------ Provided entries ------

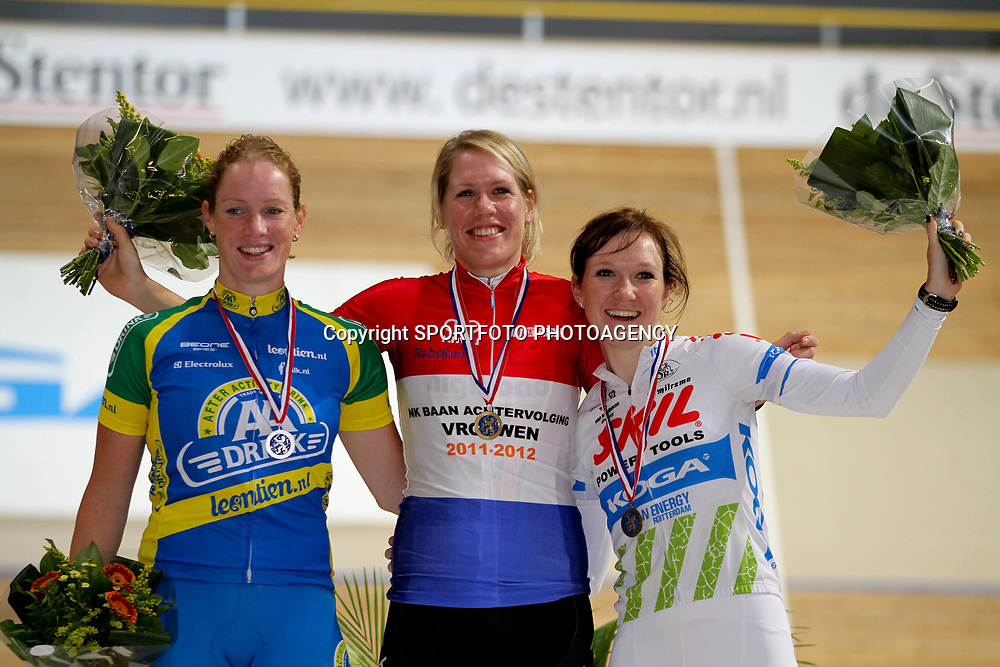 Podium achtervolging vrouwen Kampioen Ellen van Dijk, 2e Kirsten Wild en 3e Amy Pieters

------
------ Provided entries ------

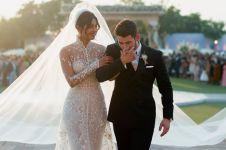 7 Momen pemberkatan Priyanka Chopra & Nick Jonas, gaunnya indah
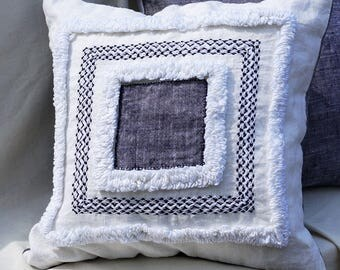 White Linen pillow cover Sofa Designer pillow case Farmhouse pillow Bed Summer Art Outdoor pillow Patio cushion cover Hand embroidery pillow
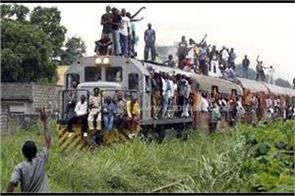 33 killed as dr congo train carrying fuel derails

------

What you have to do
Precisely those lines above that run from the line with "White Linen pillow" up to and including the line with "33 killed as" are to be set down, with the pictures omitted.

Worked solution
 White Linen pillow cover Sofa Designer pillow case Farmhouse pillow Bed Summer Art Outdoor pillow Patio cushion cover Hand embroidery pillow
 33 killed as dr congo train carrying fuel derails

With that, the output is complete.